Aramco traded near its highest level on record on Wednesday, with a market capitalisation of about $2.43 trillion, surpassing that of Apple for the first time since 2020. The iPhone maker fell 5.2 per cent to close at $146.50 per share, giving it a valuation of $2.37 trillion.
Even if the move proves short-lived and Apple retakes the top spot again, the role reversal underscores the power of major forces coursing through the global economy.
Soaring oil prices, while great for profits at Aramco, are exacerbating rising inflation that is forcing the Federal Reserve to raise interest rates at the fastest pace in decades. The higher rates go, the more investors discount the value of future revenue flows from tech companies and push down their stock prices.
“You can’t compare Apple to Saudi Aramco in terms of their businesses or fundamentals, but the outlook for the commodity space has improved.

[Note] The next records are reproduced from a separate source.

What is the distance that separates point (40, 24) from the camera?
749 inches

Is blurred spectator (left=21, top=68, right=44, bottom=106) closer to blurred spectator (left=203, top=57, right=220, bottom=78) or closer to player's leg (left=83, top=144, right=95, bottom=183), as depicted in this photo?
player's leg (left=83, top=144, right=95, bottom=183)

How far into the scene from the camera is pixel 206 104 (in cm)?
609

They’re the beneficiaries of inflation and tight supply,” said James Meyer, chief investment officer at Tower Bridge Advisors.

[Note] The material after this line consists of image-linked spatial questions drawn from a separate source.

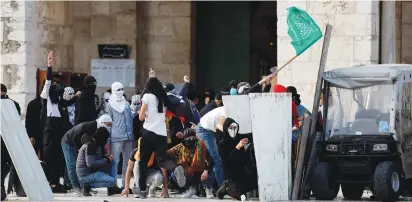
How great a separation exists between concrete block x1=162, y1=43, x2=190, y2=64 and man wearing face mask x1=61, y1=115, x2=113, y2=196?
872 centimetres

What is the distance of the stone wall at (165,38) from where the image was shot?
2986 centimetres

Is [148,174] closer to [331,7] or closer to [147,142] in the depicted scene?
[147,142]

Earlier this year, Apple boasted a market value of $3 trillion, about $1 trillion more than Aramco’s. Since then, however, Apple has fallen nearly 20 per cent while Aramco is up 28 per cent.
Apple representatives didn’t respond to a request for comment.

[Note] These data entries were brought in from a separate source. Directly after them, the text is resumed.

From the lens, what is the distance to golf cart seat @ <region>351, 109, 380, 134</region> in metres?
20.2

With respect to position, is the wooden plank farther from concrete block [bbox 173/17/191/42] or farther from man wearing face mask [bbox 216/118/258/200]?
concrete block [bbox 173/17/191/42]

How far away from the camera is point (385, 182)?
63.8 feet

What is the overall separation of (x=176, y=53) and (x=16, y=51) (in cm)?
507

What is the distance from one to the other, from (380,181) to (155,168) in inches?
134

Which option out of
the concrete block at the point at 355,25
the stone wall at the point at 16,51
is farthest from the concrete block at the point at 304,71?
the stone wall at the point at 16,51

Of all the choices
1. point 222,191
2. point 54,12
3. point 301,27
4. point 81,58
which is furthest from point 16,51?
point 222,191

With the Fed on pace to further raise rates by at least another 150 basis points this year and with no prospects yet of a resolution for the conflict in Ukraine, it may be a while until tech regains dominance, according to Tim Ghriskey, senior portfolio strategist at Ingalls & Snyder.
“There’s panic selling in a lot of tech and other high-multiple names, and the money coming out of there seems headed in particular for energy, which for now has a favorable outlook, given commodity prices,” he said. “Companies like Aramco are benefitting significantly from this environment.”
The year’s weakness in technology shares has come amid concerns over inflation and a more aggressive Fed. Apple’s recent results also underlined the difficulties it is facing from supply constraints. The stock is still seen as a relative safety play within the sector, given its steady growth and balance-sheet strength — factors that have limited its decline this year. The stock’s year-to-date drop is smaller than the 24.8 per cent decline of the Nasdaq 100 Index.
Apple remains the largest stock among U.S. companies. Microsoft Corp., in second place, has a market capitalisation of $1.95 trillion.
Meanwhile, the S&P 500 Energy sector has soared 40 per cent this year, supported by a rally in the price of Brent crude oil which has gone from about $78 a barrel at the start of the year to $108. Occidental Petroleum Corp. is the top performing stock in the S&P 500 this year, with a 107 per cent advance.
“In a bear market, buyers aren’t enticed by fair value, they want cheap values, and I think buyers will remain on strike until we see more pain and prices look even more attractive,” said Meyer at Tower Bridge.